§ **Objective**
Copy out the lines below word for word, leaving out the pictures.

§ **Data**
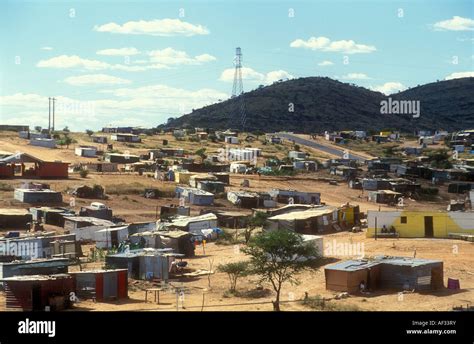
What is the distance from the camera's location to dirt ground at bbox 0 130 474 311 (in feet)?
65.6

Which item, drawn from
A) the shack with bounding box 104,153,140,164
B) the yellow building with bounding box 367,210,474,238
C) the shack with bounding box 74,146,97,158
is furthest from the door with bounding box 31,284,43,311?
the shack with bounding box 74,146,97,158

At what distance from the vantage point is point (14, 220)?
108 feet

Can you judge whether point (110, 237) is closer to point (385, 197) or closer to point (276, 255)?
point (276, 255)

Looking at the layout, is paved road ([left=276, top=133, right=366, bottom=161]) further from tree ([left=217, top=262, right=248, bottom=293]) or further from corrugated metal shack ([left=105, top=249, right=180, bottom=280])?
tree ([left=217, top=262, right=248, bottom=293])

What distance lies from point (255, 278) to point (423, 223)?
36.7 ft

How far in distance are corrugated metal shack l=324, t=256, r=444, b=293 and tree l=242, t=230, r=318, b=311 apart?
1046mm

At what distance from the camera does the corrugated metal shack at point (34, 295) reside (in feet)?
61.4

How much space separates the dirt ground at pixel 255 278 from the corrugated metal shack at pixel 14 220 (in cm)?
477

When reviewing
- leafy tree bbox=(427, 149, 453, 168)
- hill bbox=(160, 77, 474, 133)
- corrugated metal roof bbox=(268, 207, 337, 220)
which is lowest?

§ **Solution for this problem**
What is the distance from the camera's location to dirt ground at bbox 0 130 474 311 (in feet)?
65.6

Which item, drawn from
A) the shack with bounding box 104,153,140,164
B) the yellow building with bounding box 367,210,474,238
C) the shack with bounding box 74,146,97,158
is furthest from the door with bounding box 31,284,43,311?
the shack with bounding box 74,146,97,158

At what distance from the vantage point is point (14, 220)?
108 feet

Can you judge whether point (110, 237) is closer to point (385, 197) or closer to point (276, 255)?
point (276, 255)

Looking at the layout, is paved road ([left=276, top=133, right=366, bottom=161]) further from tree ([left=217, top=262, right=248, bottom=293]) or further from corrugated metal shack ([left=105, top=249, right=180, bottom=280])?
tree ([left=217, top=262, right=248, bottom=293])

What distance lies from point (255, 278) to point (423, 223)?
36.7 ft

How far in distance are corrugated metal shack l=324, t=256, r=444, b=293 and tree l=242, t=230, r=318, b=311 apart?
1046mm

At what distance from the camera does the corrugated metal shack at point (34, 295) reside (in feet)?
61.4

How much space separates the dirt ground at pixel 255 278 from the corrugated metal shack at pixel 14 220 (in cm)?
477

When reviewing
- leafy tree bbox=(427, 149, 453, 168)
- hill bbox=(160, 77, 474, 133)
- corrugated metal roof bbox=(268, 207, 337, 220)
which is lowest?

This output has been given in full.